Der Junge hatte recht. Ich war eine Fremde für ihn. Doch die Familie des Jungen machte sich sicherlich schon große Sorgen und suchte vielleicht schon nach ihm. Ich musste ihn also weiter löchern, damit ich meine Antworten bekam, damit er wieder bei seiner Familie sein konnte, die ihn anscheinend noch gar nicht zu vermissen schien, denn im Foyer war es immer noch ruhig und das Telefon sagte auch keinen Mucks.
"Okay... und...Wer...ist dein Dad?", hakte ich weiter nach, denn zu irgendjemandem musste er ja gehören.
"Das darf ich nicht sagen!", antwortete er sofort, ohne mit der Wimper zu zucken und zog seine Beine an und legte seine Arme da herum.
Ich musste innerlich in mich hinein lächeln. Er war hartnäckig, das musste ich zugeben. Aber ohne dieses Rate - und Antwortspiel kamen wir hier nicht weiter. Ich setzte mich also ebenfalls zu ihm auf den Boden und lehnte mich an die Empfangstheke mit meinem Rücken an.
"Okay, okay!...Also...Ich heiße Sam und arbeite in diesem Hotel. Es gehört meiner Tante Helen und meinem Dad...Jetzt kümmert sich mein Dad allein darum. So, jetzt kennst du meinen Namen und weißt etwas über mich. Jetzt bin ich keine Fremde mehr für dich....Hallo!", und ich reichte ihm meine rechte Hand und wartete, was er jetzt wohl tun würde.
Er sah erst auf meine Hand, dann auf mich und dann willigte er noch etwas zögernd ein und sagte leise: "Hallo!"
Dann sah er mich etwas skeptisch an und fragte neugierig:
"Sind wir jetzt wirklich Freunde?...Sie und ich?"
Ich schmunzelte vor mich hin. Er wurde gesprächiger.
"Wenn du mir deinen Namen verrätst, sind wir Freunde!"
Der Junge streckte abermals seine linke Hand aus und spukte hinein und reichte sie mir.
"Und Sie verraten auch wirklich niemandem mein Versteck?", fragte er mich plötzlich eifrig.
Nun gut, dann spielen wir doch mal dieses kleine Spielchen mit!, sagte ich mir. "Nein! Wenn ich etwas verspreche, dann halte ich es auch!", antwortete ich ihm ganz entspannt.
Er grinste frech und sagte: "Spuk drauf!", bat er mich.

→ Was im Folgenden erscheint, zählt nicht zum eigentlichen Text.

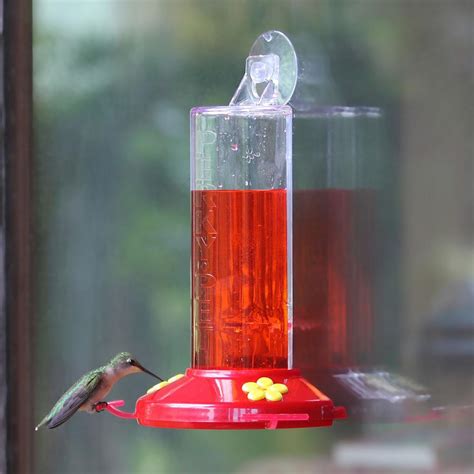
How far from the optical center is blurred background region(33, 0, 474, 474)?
2938 mm

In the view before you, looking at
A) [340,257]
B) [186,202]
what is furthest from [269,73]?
[186,202]

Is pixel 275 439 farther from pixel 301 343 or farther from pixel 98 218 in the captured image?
pixel 98 218

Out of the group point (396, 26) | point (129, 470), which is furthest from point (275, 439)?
point (396, 26)

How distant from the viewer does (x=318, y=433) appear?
3201 millimetres

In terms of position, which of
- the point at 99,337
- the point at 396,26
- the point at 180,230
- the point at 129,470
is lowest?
the point at 129,470

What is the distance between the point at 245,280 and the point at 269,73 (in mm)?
511

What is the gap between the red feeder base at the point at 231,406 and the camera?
236 cm

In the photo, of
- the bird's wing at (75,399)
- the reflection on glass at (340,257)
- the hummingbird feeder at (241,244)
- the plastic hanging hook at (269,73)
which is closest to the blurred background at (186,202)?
the reflection on glass at (340,257)

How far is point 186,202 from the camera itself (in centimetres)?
344

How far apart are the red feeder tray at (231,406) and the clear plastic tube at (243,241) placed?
13 cm

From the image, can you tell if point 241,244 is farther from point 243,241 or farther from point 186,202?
point 186,202

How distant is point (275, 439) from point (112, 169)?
959 millimetres

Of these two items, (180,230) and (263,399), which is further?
(180,230)

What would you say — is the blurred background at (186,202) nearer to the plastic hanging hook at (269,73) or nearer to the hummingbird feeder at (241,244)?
the plastic hanging hook at (269,73)
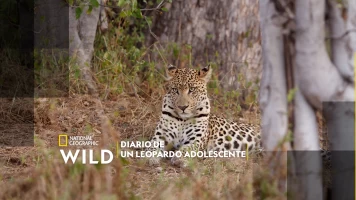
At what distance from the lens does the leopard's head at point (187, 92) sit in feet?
19.4

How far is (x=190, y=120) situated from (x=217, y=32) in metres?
1.77

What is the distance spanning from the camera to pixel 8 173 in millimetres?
5234

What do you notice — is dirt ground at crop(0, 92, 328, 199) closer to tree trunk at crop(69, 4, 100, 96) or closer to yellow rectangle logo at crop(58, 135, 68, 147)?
yellow rectangle logo at crop(58, 135, 68, 147)

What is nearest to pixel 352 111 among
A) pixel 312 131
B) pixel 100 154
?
pixel 312 131

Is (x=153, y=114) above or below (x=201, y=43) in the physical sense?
below

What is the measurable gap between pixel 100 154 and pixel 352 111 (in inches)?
55.7

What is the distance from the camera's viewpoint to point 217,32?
7.58 m

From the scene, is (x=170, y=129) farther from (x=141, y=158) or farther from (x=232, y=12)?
(x=232, y=12)

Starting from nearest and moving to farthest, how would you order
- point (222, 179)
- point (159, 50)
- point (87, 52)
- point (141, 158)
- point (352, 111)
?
1. point (352, 111)
2. point (222, 179)
3. point (141, 158)
4. point (87, 52)
5. point (159, 50)

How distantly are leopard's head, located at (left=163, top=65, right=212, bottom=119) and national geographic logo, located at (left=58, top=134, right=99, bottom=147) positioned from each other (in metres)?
1.00

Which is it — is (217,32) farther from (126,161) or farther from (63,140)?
(126,161)

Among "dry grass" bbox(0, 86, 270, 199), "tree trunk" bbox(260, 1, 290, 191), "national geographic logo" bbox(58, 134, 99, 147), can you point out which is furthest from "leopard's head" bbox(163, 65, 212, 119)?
"tree trunk" bbox(260, 1, 290, 191)

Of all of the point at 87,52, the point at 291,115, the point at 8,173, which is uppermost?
the point at 87,52

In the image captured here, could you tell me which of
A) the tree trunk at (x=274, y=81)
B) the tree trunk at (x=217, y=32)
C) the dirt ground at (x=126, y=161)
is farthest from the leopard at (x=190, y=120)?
the tree trunk at (x=274, y=81)
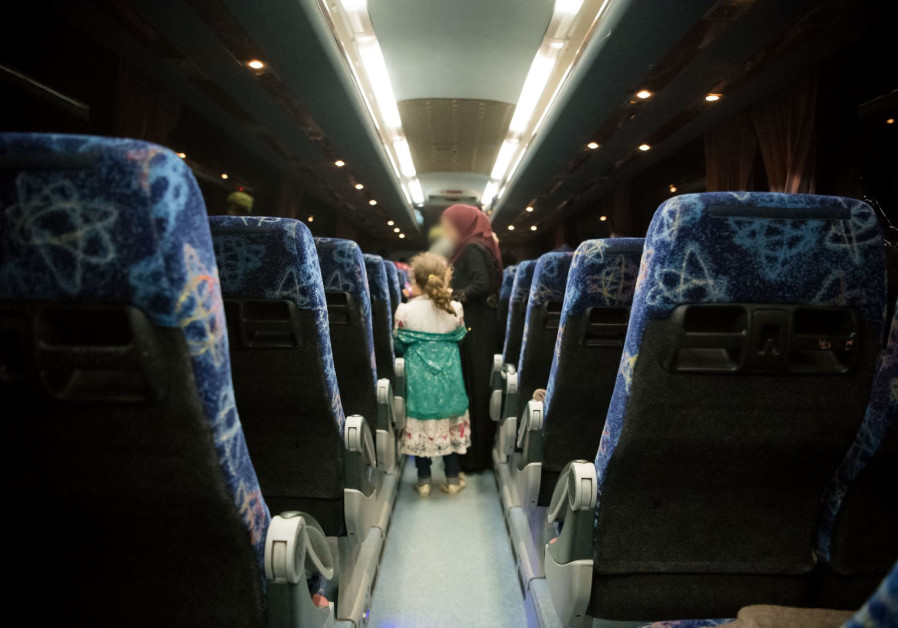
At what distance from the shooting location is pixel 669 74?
502cm

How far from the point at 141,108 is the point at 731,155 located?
700 cm

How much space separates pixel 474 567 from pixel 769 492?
159cm

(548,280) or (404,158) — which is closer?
(548,280)

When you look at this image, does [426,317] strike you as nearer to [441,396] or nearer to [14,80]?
[441,396]

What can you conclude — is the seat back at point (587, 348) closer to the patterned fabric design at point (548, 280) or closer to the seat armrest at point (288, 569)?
the patterned fabric design at point (548, 280)

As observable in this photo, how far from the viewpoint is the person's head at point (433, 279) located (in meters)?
2.96

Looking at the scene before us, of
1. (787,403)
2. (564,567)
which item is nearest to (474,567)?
(564,567)

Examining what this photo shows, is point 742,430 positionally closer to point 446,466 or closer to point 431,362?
point 431,362

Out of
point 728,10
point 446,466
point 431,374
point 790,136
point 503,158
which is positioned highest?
point 503,158

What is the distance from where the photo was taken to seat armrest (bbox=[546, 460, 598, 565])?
121 centimetres

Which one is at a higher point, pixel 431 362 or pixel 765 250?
pixel 765 250

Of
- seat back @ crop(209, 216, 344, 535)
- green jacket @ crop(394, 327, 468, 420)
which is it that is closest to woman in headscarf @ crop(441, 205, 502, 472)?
green jacket @ crop(394, 327, 468, 420)

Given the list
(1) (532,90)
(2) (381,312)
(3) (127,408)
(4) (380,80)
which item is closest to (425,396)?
(2) (381,312)

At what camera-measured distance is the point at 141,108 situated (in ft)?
16.4
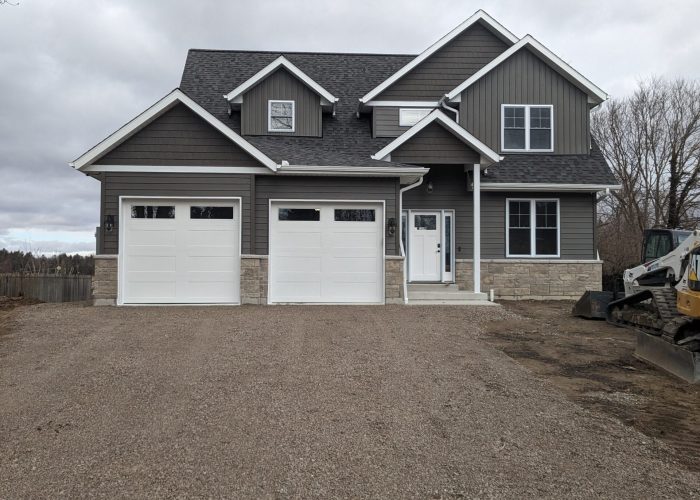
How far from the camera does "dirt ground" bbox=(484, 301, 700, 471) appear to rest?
4.96m

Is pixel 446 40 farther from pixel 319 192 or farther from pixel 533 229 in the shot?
pixel 319 192

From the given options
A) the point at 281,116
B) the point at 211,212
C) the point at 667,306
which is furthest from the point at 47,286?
the point at 667,306

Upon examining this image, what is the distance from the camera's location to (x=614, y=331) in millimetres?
9945

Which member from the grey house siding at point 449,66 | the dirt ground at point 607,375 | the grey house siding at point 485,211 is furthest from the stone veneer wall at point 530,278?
the grey house siding at point 449,66

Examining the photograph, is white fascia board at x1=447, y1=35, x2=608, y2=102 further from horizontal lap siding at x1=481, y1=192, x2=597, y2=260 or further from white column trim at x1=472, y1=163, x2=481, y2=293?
horizontal lap siding at x1=481, y1=192, x2=597, y2=260

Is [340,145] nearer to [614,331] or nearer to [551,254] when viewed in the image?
[551,254]

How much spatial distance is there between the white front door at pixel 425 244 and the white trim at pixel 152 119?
15.9ft

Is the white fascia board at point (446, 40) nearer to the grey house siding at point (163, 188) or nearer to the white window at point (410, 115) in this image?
the white window at point (410, 115)

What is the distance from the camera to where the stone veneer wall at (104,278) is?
11.4 meters

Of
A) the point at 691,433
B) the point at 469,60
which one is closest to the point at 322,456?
the point at 691,433

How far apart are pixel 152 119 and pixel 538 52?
10.7 m

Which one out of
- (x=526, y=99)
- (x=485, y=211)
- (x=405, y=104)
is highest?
(x=526, y=99)

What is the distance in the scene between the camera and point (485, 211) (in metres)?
14.5

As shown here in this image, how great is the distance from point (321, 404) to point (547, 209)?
37.6ft
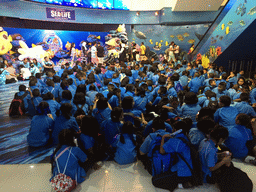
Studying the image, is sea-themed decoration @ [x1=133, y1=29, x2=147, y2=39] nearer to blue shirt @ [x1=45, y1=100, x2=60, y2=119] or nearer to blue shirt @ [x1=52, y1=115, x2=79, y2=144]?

Ich sah auf seine kleine ausgestreckte Hand. Das war sowas von abgefahren. In seiner kleinen ausgestreckten Hand lag seine Spuke und ich sollte ebenfalls da hinein...Oh Gott! in meinem Inneren schüttelte es mich kräftig. Also gut! Mehr als weglaufen konnte er ja nun nicht. Ich wollte tapfer sein und fragte ihn: "Ehrlich?...So schließt man also bei euch Freundschaften? In dem man sich in die Hände spukt?" Er nickte.
"Du machst Witze!", lächelte ich ein wenig angeekelt.
Er verzog keine Miene. Also bedeutete das, er meinte es ernst.
Ich sah mich um, damit es niemand sah, wie ich dem kleinen Jungen...boah und ich spukte in meine linke Hand und reichte sie ihm. "Findest du nicht, dass das etwas eklig ist?", fragte ich ihn und er stimmte mir zu und lächelte. Dann nahm er meine Hand in seine Hand und drückte ordentlich zu, dass es schmatzte. "Oh Gott!", flüsterte ich mit geschlossenen Augen und verzog bei dem Geräusch das Gesicht zu einer Ekel - Grimasse. Dann hörte ich ihn, wie er seinen Namen preis gab.
"Ich heiße Billy...Billy Harper!"
"Sehr erfreut Billy Harper."
Dann standen wir Zwei vom Boden auf und klopften uns unsere Hosen ab. Dann wand ich mich ihm zu und fragte etwas im ernsten Ton: "Also Billy Harper!...Es ist schön dich kennen zu lernen...Aber verrate mir eins, zu wem gehörst du?"